Tâches à réaliser:
(a) Répondez à ces questions d'après le texte sur l'histoire du synthétiseur, une réponse par ligne, marquée comme la question :
(i) Combien pesait le Telharmonium ?
(ii) En quelle année Leon Theremin a-t-il mis au point son approche ?
(iii) Sur les premiers modèles des Ondes Martenot, comment jouait-on de l'instrument ?
(b) Résumez en deux phrases le texte sur l'histoire du synthétiseur.
(c) Poursuivez le texte sur l'histoire du synthétiseur après sa dernière phrase.

Brève histoire du synthétiseur

Cet historique contient quelques-unes des principales avancées dans le domaine des synthétiseurs.

Les précurseurs du synthétiseur

Cela vous surprendra peut-être, mais les graines des synthétiseurs électroniques modernes ont été plantées aux dernières années du 19e siècle. En 1896/1897, un inventeur américain du nom de Thaddeus Cahill déposait une demande de brevet pour protéger le principe de fonctionnement d’un instrument appelé Telharmonium ou Dynamophone. Pesant près de 200 tonnes, ce mastodonte électronique était alimenté par 12 générateurs électromagnétiques à vapeur. On pouvait en jouer en temps réel, à l’aide de touches sensibles à la vélocité et, fait incroyable, il était capable de générer plusieurs sons différents simultanément. Le Telharmonium a été présenté au public lors d’une série de « concerts », en 1906. Baptisée « Telharmonie », cette musique était diffusée via le réseau de téléphone public, car aucun autre système de sonorisation n’existait à l’époque.

En 1919, l’inventeur russe Leon Theremin mettait au point une approche radicalement différente. Baptisé d’après son inventeur, le Theremin monophonique était joué sans que le musicien touche l’instrument. Le système détectait la proximité des mains du joueur se déplaçant dans un champ électromagnétique situé entre deux antennes et utilisait ces informations pour générer un son. Cette technique peu orthodoxe rendait le Theremin très difficile à manipuler. Ses sonorités étranges et envoûtantes (mais plutôt monotones) en ont fait l’instrument favori des bandes-son de beaucoup de films d’horreur. D’ailleurs, R. A. Moog, dont les synthétiseurs devaient plus tard être mondialement reconnus, a commencé à fabriquer des Theremins dès 19 ans.

En Europe, le Français Maurice Martenot a conçu le système monophonique Ondes Martenot en 1928. La méthode de génération sonore de cet instrument était semblable à celle du Theremin, avec toutefois comme différence que, sur les premiers modèles, on en jouait en tirant un fil d’avant en arrière.

Données fournies:
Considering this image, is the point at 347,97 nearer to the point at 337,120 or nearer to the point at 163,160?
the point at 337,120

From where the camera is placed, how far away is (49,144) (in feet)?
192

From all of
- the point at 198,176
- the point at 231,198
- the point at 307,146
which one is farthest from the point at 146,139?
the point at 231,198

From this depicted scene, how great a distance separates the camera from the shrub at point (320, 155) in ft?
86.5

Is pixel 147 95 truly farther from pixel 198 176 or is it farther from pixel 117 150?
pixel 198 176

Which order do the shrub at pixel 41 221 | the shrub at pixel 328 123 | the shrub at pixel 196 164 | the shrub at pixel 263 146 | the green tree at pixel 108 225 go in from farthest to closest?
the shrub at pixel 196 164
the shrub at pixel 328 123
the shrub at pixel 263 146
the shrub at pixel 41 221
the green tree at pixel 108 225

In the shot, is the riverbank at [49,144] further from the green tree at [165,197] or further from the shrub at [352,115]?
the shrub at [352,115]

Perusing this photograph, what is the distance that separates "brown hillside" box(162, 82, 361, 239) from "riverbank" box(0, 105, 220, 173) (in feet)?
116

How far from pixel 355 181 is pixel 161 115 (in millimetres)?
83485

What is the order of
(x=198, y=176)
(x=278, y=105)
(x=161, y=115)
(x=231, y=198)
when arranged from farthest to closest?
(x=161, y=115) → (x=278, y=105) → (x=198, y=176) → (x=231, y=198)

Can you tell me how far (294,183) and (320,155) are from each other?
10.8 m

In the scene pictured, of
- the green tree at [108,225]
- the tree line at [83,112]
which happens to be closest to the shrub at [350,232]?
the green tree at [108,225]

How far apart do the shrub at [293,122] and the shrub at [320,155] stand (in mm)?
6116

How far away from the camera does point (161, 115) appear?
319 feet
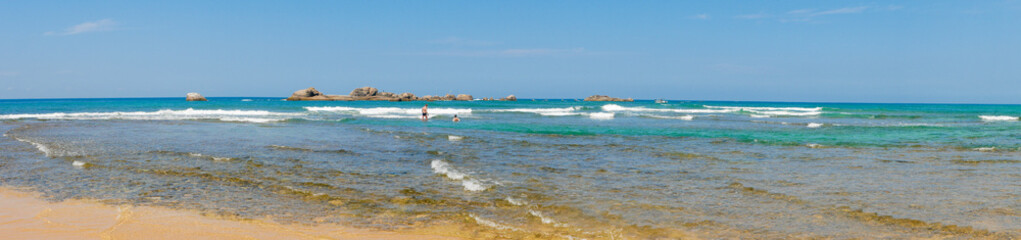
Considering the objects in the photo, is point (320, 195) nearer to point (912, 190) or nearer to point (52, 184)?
point (52, 184)

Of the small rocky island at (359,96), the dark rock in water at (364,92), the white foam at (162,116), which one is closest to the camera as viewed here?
the white foam at (162,116)

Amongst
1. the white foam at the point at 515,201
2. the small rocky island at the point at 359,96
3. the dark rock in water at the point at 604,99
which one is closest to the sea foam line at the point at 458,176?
the white foam at the point at 515,201

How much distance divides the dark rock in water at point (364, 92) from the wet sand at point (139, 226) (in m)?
103

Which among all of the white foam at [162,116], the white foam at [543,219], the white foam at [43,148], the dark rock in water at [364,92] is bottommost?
the white foam at [162,116]

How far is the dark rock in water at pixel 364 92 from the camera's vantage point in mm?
107175

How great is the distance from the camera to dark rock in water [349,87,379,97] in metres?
107

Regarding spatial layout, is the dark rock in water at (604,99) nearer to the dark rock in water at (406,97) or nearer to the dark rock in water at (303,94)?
the dark rock in water at (406,97)

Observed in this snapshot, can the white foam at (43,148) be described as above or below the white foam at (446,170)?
above

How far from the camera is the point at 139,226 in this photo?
565 cm

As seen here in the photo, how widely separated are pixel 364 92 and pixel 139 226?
105 m

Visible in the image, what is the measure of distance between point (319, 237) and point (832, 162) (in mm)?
10339

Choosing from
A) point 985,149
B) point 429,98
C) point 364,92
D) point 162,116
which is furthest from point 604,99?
point 985,149

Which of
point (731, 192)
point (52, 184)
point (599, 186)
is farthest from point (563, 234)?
point (52, 184)

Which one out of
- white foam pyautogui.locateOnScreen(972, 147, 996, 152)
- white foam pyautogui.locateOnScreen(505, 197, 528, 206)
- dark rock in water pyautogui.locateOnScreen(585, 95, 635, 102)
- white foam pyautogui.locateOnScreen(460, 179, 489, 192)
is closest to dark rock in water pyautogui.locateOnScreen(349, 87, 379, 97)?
dark rock in water pyautogui.locateOnScreen(585, 95, 635, 102)
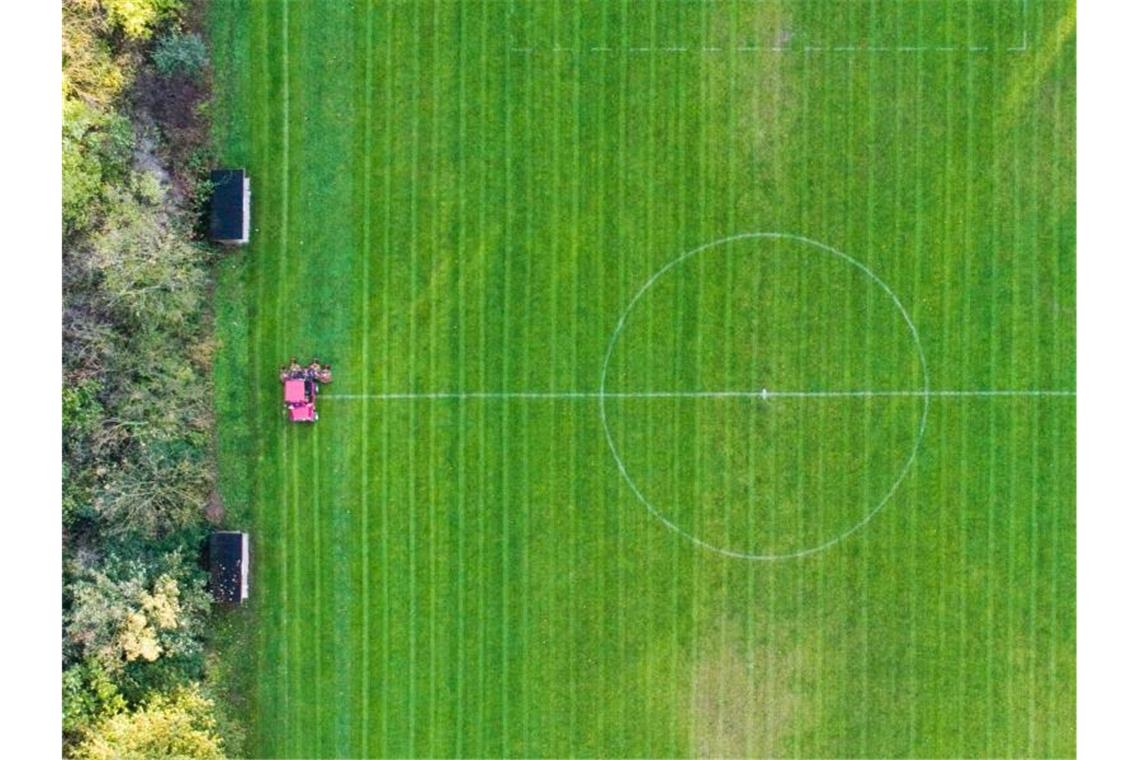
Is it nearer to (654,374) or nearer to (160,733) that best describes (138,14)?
(654,374)

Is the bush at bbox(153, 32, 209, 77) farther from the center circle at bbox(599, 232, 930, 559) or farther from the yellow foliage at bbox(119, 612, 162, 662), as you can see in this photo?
the yellow foliage at bbox(119, 612, 162, 662)

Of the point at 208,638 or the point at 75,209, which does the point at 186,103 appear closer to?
the point at 75,209

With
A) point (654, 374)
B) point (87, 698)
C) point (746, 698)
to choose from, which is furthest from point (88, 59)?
point (746, 698)

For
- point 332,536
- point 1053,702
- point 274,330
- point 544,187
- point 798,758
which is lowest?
point 798,758

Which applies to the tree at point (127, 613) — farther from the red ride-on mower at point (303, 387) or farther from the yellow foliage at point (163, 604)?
the red ride-on mower at point (303, 387)

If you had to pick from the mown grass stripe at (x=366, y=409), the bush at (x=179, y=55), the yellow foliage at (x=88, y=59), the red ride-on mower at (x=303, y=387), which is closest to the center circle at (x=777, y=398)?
the mown grass stripe at (x=366, y=409)

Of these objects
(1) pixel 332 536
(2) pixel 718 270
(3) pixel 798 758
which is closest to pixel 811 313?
(2) pixel 718 270

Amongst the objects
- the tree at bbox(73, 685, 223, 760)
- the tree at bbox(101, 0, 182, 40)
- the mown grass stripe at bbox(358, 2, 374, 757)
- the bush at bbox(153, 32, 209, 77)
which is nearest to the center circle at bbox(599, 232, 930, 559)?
the mown grass stripe at bbox(358, 2, 374, 757)
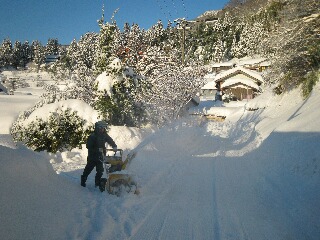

Réponses dans l'ordre:
(a)
(i) Près de 200 tonnes.
(ii) En 1919.
(iii) En tirant un fil d'avant en arrière.

(b) Breveté en 1896/1897 par l'Américain Thaddeus Cahill, le Telharmonium pesait près de 200 tonnes et sa musique était diffusée par le réseau de téléphone public. En 1919, le Russe Leon Theremin a créé un instrument monophonique joué sans contact, et en 1928 le Français Maurice Martenot a conçu les Ondes Martenot, dont la génération sonore était semblable.

(c)
À Berlin, durant les années 1930, Friedrich Trautwein et Oskar Sala ont travaillé sur le Trautonium, un instrument dont l’on jouait en appuyant un fil d’acier sur une barre. Suivant les préférences du joueur, il offrait une variété infinie de tonalités (comme un instrument à cordes sans frette) ou des tonalités progressives similaires à celles d’un instrument à clavier. Sala a continué ses recherches tout au long de sa vie, avec en apogée la création de son Mixturtrautonium à deux voix, en 1952. Il a signé avec cet instrument la bande-son de nombreux films documentaires, ainsi que la bande originale entière du chef d’œuvre d’Alfred Hitchcock « Les oiseaux ». Bien que ce film ne dispose pas d’une bande originale musicale conventionnelle, tous les cris d’oiseau et les sons de battements d’ailes du film ont été générés avec le Mixturtrautonium.

Au Canada, Hugh Le Caine a commencé la mise au point de son Electronic Sackbut en 1945. La conception de cet instrument monophonique ressemblait à celle d’un synthétiseur, avec toutefois un clavier extrêmement expressif, qui répondait non seulement à la pression et à la vélocité des touches, mais également au mouvement latéral.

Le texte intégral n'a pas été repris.